Kementerian Perhubungan menilai partisipasi Indonesia dalam keanggotaan Tokyo MoU memberikan sejumlah benefit dalam menjaga standard keamanan dan keselamatan kapal.
Adapun hasil pemeriksaan Port State Control (PSC) di bawah naungan Tokyo MoU diakui secara internasional. Keanggotaan Indonesia di Tokyo MoU juga membuat pelabuhan di Indonesia terbuka bagi kapal-kapal asing.
Selain itu, keseriusan Pemerintah Indonesia dalam menjamin kelaiklautan kapal Berbendera Indonesia ditunjukkan pula dengan membentuk Lembaga yang diberi nama Ship Safety Inspection - Center of excellence atau Pusat Unggulan Pemeriksaan Keselamatan Kapal, dimana tujuan utama dari Lembaga ini adalah untuk mendukung Kementerian Perhubungan dalam mencetak para Pemeriksa Keselamatan Kapal baik Marine Inspector maupun Port State Control Officer untuk melaksanakan pemeriksaan kapal berbendara Indonesia maupun kapal asing sehingga mempunyai kemampuan setara dengan standar pemeriksaan keselamatan kapal kelas dunia.
Ke depan Pemerintah melalui Kementerian Perhubungan cq Direktorat Jenderal Perhubungan Laut berharap agar keluarnya Indonesia dari Black List Tokyo MOU ini bisa memberikan dampak yang sangat positif sehingga kapal kapal Indonesia akan banyak lagi yang dipercaya oleh pemilik muatan untuk membawa muatannya ke luar negeri.
Sebagai informasi, Tokyo MoU adalah organisasi Port State Control (PSC) yang terdiri dari 21 negara anggota di Asia Pasifik.
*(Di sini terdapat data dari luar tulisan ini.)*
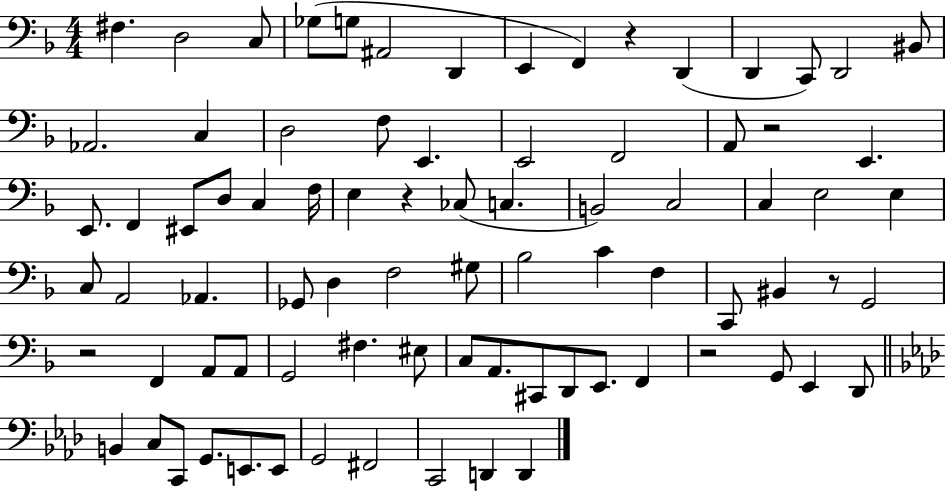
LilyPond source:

{
  \clef bass
  \numericTimeSignature
  \time 4/4
  \key f \major
  fis4. d2 c8 | ges8( g8 ais,2 d,4 | e,4 f,4) r4 d,4( | d,4 c,8) d,2 bis,8 | \break aes,2. c4 | d2 f8 e,4. | e,2 f,2 | a,8 r2 e,4. | \break e,8. f,4 eis,8 d8 c4 f16 | e4 r4 ces8( c4. | b,2) c2 | c4 e2 e4 | \break c8 a,2 aes,4. | ges,8 d4 f2 gis8 | bes2 c'4 f4 | c,8 bis,4 r8 g,2 | \break r2 f,4 a,8 a,8 | g,2 fis4. eis8 | c8 a,8. cis,8 d,8 e,8. f,4 | r2 g,8 e,4 d,8 | \break \bar "||" \break \key f \minor b,4 c8 c,8 g,8. e,8. e,8 | g,2 fis,2 | c,2 d,4 d,4 | \bar "|."
}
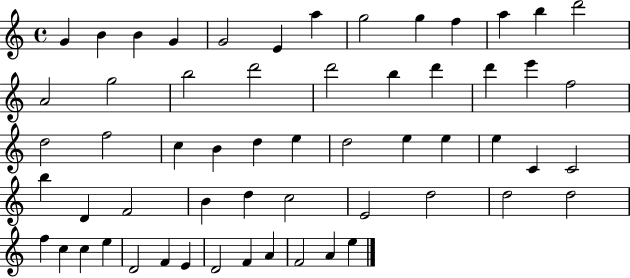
{
  \clef treble
  \time 4/4
  \defaultTimeSignature
  \key c \major
  g'4 b'4 b'4 g'4 | g'2 e'4 a''4 | g''2 g''4 f''4 | a''4 b''4 d'''2 | \break a'2 g''2 | b''2 d'''2 | d'''2 b''4 d'''4 | d'''4 e'''4 f''2 | \break d''2 f''2 | c''4 b'4 d''4 e''4 | d''2 e''4 e''4 | e''4 c'4 c'2 | \break b''4 d'4 f'2 | b'4 d''4 c''2 | e'2 d''2 | d''2 d''2 | \break f''4 c''4 c''4 e''4 | d'2 f'4 e'4 | d'2 f'4 a'4 | f'2 a'4 e''4 | \break \bar "|."
}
Organisasi ini bertujuan mengurangi pengoperasian kapal di bawah standard internasional lewat kerja sama kontrol di masing-masing negara anggota.
Setiap kapal harus menerapkan aturan standard International Maritime Organization (IMO) dan International Labour Organization (ILO), antara lain terkait keselamatan di laut, perlindungan lingkungan maritim, kondisi kerja, dan kehidupan awak kapal.